July 3, 2014

Is the College Illinois! Prepaid Tuition Plan a Good Deal?

NOTE this article is a few years old now and the details of the program may have changed.  Make sure to investigate the program current status and rules.

I previously discussed  Pre-Paid Tuition 529 Plans in general.  I'm going to start a series of articles looking at the prepaid tuition plans for individual states that offer them.   Each state that does a prepaid plan has different rules and they all work differently so you really have to look at them individually to know if they're worth using or not.

First up I'll look at the College Illinois! prepaid plan.

How does the plan function?
Illinois has a few options to buy semester credits at community college or university level.   You can also combine community college and university.    You can pay with a lump sum, monthly or annual payments.

Is there a good return on investment?

You can use their calculator to figure costs.  For the University Plus plan buying 8 semesters for a newborn would require a lump sum payment of $99,720.   Current tuition rate at University of Illinois is $16,898.   If you assume that tuition goes up by about 7% a year then you'd have to beat 5% a year on your own to out perform the IL prepaid plan.   This is an OK benefit.

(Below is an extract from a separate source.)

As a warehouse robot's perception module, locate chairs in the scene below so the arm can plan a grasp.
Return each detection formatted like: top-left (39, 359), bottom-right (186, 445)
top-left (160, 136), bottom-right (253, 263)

Are there any state tax benefits?
Yes you can deduct $10,000 a year ($20,000 for a couple) from your IL taxes.   However you get that same benefit from traditional 529 plans in IL.

Can you use the funds anywhere?

Is there a state guarantee?
No.   The plan is NOT guaranteed by the state.   They have a rule requiring the state legislature to consider helping with shortfalls but no mandate to do so.

Is it financially solid?
Not really.    The plan is a bit short on its assets.    The last actuarial report said it was 73% funded as of June 2013.   So its about as good as Social Security funding which everyone assumes is doomed.

Summary:    I would probably avoid this one.   The return is OK for a guaranteed investment however there is no backing by the state and the plan is currently underfunded.